Saved entries
□ □ □ □

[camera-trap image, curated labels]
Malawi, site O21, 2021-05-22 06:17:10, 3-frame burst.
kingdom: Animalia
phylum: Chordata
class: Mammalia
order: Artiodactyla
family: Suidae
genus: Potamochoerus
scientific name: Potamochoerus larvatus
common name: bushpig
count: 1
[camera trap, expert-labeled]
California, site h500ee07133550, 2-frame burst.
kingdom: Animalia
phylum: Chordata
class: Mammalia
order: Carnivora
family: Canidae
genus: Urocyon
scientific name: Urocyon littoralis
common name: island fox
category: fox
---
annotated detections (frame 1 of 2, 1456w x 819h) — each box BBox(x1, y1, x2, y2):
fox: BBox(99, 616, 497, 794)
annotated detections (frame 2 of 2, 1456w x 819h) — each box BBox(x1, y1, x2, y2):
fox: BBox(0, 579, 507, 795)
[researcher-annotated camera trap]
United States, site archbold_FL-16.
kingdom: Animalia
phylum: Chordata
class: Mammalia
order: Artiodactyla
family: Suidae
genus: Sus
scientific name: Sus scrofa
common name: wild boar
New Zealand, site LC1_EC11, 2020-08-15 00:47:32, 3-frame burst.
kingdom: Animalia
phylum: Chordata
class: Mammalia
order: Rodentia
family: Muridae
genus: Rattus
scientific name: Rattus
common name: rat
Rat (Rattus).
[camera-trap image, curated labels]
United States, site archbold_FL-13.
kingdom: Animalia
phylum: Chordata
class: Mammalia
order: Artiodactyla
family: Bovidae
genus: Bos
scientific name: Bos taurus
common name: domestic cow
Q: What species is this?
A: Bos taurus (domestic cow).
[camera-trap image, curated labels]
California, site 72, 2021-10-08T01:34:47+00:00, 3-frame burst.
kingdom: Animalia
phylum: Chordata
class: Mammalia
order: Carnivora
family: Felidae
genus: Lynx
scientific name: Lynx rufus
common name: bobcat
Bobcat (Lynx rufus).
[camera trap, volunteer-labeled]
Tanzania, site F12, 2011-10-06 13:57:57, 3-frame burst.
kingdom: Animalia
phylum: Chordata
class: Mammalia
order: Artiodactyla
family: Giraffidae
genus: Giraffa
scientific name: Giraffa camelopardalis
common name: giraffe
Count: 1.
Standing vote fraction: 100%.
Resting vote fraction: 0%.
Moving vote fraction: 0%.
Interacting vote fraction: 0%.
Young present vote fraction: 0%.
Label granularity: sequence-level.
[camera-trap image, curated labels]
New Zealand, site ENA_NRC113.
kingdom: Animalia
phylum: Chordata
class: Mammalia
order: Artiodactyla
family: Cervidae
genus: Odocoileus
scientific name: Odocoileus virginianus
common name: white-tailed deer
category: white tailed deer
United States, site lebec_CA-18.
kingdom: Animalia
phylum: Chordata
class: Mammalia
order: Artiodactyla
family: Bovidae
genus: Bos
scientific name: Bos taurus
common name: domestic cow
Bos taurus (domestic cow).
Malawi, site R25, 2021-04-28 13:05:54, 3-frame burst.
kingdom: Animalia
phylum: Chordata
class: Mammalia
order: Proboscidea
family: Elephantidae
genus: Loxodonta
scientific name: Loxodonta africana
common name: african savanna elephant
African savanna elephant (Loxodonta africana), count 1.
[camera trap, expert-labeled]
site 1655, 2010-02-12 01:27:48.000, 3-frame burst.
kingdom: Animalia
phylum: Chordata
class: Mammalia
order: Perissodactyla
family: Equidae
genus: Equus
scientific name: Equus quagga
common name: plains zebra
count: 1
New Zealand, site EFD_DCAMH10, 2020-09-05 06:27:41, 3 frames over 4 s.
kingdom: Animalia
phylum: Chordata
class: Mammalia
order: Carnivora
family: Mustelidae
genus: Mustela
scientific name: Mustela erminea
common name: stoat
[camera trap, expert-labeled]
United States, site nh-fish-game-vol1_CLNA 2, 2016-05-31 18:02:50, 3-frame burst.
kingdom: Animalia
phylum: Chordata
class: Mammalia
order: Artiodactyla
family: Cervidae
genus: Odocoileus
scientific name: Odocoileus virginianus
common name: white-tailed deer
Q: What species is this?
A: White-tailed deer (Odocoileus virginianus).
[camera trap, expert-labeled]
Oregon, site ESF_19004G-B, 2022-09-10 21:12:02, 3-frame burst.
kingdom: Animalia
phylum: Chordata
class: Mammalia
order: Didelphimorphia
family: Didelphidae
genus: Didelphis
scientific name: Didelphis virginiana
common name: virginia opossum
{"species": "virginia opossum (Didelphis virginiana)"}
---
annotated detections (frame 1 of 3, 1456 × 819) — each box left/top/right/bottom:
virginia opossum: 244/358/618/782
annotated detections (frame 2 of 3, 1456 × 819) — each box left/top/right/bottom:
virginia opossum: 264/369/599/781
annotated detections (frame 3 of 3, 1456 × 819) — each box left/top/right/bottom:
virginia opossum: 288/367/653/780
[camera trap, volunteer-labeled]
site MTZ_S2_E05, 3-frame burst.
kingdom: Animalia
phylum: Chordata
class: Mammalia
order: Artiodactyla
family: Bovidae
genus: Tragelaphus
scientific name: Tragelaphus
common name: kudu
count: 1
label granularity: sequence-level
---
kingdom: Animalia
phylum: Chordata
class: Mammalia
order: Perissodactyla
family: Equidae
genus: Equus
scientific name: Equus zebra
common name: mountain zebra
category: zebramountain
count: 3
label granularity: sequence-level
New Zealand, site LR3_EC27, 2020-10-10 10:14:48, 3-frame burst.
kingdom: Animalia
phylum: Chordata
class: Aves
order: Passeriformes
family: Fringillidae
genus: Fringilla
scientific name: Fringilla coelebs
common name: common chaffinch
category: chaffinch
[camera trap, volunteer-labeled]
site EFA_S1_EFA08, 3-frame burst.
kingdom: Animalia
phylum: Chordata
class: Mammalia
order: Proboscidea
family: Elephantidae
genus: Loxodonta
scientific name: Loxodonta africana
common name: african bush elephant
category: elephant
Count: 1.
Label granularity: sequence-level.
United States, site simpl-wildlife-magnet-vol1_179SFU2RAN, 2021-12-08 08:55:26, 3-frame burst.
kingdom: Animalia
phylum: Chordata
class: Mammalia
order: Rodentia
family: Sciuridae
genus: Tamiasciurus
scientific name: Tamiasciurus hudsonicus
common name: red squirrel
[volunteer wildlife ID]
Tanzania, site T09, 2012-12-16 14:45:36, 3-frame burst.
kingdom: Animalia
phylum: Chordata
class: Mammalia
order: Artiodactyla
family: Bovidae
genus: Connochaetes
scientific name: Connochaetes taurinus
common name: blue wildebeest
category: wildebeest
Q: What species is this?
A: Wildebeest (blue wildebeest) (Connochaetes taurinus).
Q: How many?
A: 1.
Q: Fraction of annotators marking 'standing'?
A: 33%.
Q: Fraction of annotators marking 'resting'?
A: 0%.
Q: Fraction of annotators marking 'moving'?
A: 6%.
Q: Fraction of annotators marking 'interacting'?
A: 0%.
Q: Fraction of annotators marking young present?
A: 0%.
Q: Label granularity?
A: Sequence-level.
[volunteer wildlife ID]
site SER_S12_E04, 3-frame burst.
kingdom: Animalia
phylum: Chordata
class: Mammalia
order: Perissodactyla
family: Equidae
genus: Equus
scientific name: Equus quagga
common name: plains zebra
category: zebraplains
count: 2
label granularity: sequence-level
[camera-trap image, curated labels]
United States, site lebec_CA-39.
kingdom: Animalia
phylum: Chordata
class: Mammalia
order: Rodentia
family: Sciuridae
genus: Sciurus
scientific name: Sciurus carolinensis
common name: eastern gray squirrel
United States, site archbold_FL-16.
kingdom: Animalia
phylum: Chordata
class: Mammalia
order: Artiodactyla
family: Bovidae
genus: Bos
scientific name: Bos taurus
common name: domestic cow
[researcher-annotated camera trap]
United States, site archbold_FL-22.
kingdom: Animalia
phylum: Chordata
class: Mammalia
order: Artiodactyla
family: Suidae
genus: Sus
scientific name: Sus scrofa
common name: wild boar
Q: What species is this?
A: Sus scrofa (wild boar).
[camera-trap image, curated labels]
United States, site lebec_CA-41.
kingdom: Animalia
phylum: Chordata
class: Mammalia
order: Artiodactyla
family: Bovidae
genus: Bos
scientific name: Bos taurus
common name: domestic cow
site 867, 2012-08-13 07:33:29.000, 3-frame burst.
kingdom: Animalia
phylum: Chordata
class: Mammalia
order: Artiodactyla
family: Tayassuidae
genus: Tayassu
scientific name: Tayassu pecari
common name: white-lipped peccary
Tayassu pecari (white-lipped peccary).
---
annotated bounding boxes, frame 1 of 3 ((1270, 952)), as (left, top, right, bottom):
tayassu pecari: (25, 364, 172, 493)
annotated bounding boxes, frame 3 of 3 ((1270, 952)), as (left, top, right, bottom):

□ □ □ □

§ Task objective:
Write out the lines of the entries, word for word, from the first through the one containing "genus: Urocyon", and stop at that line.

§ Result below:
[camera-trap image, curated labels]
Malawi, site O21, 2021-05-22 06:17:10, 3-frame burst.
kingdom: Animalia
phylum: Chordata
class: Mammalia
order: Artiodactyla
family: Suidae
genus: Potamochoerus
scientific name: Potamochoerus larvatus
common name: bushpig
count: 1
[camera trap, expert-labeled]
California, site h500ee07133550, 2-frame burst.
kingdom: Animalia
phylum: Chordata
class: Mammalia
order: Carnivora
family: Canidae
genus: Urocyon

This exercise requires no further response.